# [EXERCISES]
(a) According to the article on the Baghdad bombing, about how far from Vieira de Mello's office did the bomb explode?
(b) From the article on the Baghdad bombing, return the stretch from "FBI Special Agent" through "housing U.N. offices.", copied word for word.

# [PASSAGE TO READ]
Baghdad Bomb Crude But Deadly
The FBI said Wednesday the deadly bomb that ripped through U.N. headquarters in Iraq was made from old munitions, including a single 500-pound bomb — all materials from Saddam Hussein's prewar arsenal that required no "great degree of sophistication" to assemble.
Hopes of finding survivors faded Wednesday afternoon, 24 hours after an explosives-rigged truck brought down the facade of U.N. offices in the Canal Hotel, killing at least 20 people including the top U.N. envoy in Iraq, Sergio Vieira de Mello. About 100 people were wounded.
A key member of the U.S.-picked interim government said the death toll could go much higher. About 300 U.N. employees worked at the headquarters.
"There are many who are still trapped in there," said Ahmad Chalabi, a member of the Governing Council and leader of the Iraqi National Congress.
In other developments:
Unlike U.S. occupation forces, the United Nations had been welcomed by many Iraqis. But U.S. officials say Tuesday's attack fits the terrorist strategy of trying to block aid and anger the population to turn it against American occupiers.
An FBI team that was already in Baghdad investigating the car bombing of the Jordanian Embassy two weeks ago, in which 19 died, has now been assigned to the Canal Hotel attack.
FBI Special Agent Thomas Fuentes said the bomb had been delivered by a KAMAZ flatbed truck. Such trucks were made in the former Soviet Union. U.S. officials had said on Tuesday that a cement truck delivered the explosives.
Fuentes said human remains found in the area where the bomb exploded, about 50 feet from Vieira de Mello's office, suggested a suicide bombing. He said that could not be absolutely determined until laboratory testing was complete.
The cement truck detonated at the concrete wall outside the three-story Canal Hotel at 4:30 p.m. Tuesday, blasting a 6-foot-deep crater in the ground, shredding the facade of the hotel housing U.N. offices.
Chalabi also said the Governing Council had received information Aug. 14 — just days before the bombing — that there would be a terror attack in Baghdad, and that the council warned the United States.
But except for the recently built concrete wall, U.N. officials at the headquarters refused heavy security because the United Nations "did not want a large American presence outside," said Salim Lone, the U.N. spokesman in Baghdad.
Fifteen bodies in white bags were counted by a U.N. worker at the hotel, and a survey of Baghdad hospitals by The Associated Press found five other people killed in the blast. Veronique Taveau, a spokeswoman for the U.N. Humanitarian Coordinator, said the U.N. figure for the dead was 17 and 100 people were wounded.
"There are so many people who are still missing," she said.
One of the victims was an American — Richard Hooper, 40, was an Arab expert from California on special assignment with the U.N.
Vieira de Mello, a 55-year-old veteran diplomat from Brazil, was wounded and trapped in the rubble, and workers gave him water as they tried to extricate him. Hours later, the United Nations announced his death.
Taveau said U.N. operations in Iraq were suspended and travel arrangements were being made for employees who wanted to leave. Local employees were told to stay home. Foreign workers were directed to stay in small hotels around the capital.
CBS News Correspondent Kimberly Dozier reports the U.S. Military has tightened security around the city, parking three Bradley armored fighting vehicles at one U.N. facility. The British Embassy was closed because of a bomb threat.

# [DATASET EXTRACT]
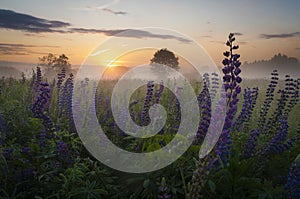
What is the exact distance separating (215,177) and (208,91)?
1.06 metres

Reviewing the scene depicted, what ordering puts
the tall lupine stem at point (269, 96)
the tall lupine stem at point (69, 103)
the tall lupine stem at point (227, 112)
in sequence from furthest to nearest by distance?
the tall lupine stem at point (69, 103) < the tall lupine stem at point (269, 96) < the tall lupine stem at point (227, 112)

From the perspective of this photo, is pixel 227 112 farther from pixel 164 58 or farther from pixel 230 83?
pixel 164 58

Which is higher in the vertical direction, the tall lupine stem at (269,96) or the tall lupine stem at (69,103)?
the tall lupine stem at (269,96)

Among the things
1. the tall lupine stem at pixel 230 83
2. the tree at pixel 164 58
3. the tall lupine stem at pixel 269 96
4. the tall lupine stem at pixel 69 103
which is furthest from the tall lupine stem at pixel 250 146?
the tree at pixel 164 58

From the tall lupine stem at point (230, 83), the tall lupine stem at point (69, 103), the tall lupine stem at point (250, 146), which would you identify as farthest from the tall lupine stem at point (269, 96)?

# [ANSWERS BY ITEM NUMBER]
(a) About 50 feet.

(b)
FBI Special Agent Thomas Fuentes said the bomb had been delivered by a KAMAZ flatbed truck. Such trucks were made in the former Soviet Union. U.S. officials had said on Tuesday that a cement truck delivered the explosives.
Fuentes said human remains found in the area where the bomb exploded, about 50 feet from Vieira de Mello's office, suggested a suicide bombing. He said that could not be absolutely determined until laboratory testing was complete.
The cement truck detonated at the concrete wall outside the three-story Canal Hotel at 4:30 p.m. Tuesday, blasting a 6-foot-deep crater in the ground, shredding the facade of the hotel housing U.N. offices.